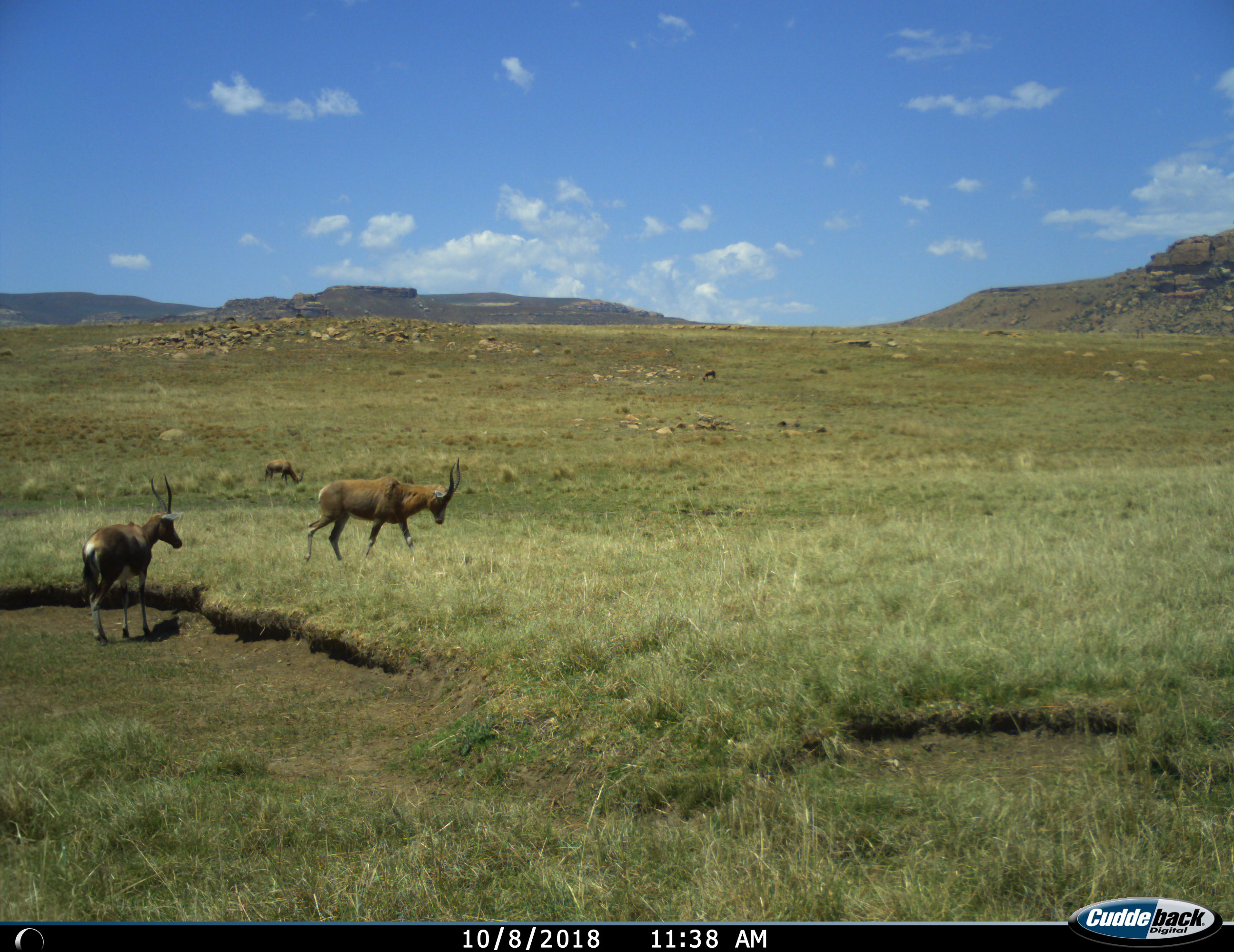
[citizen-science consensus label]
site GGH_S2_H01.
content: unidentified animal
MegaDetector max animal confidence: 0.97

=-=-=

Include in the answer nothing but an exact repetition of the lines from the one with "site GGH_S2_H01." through the end of the material.

site GGH_S2_H01.
content: unidentified animal
MegaDetector max animal confidence: 0.97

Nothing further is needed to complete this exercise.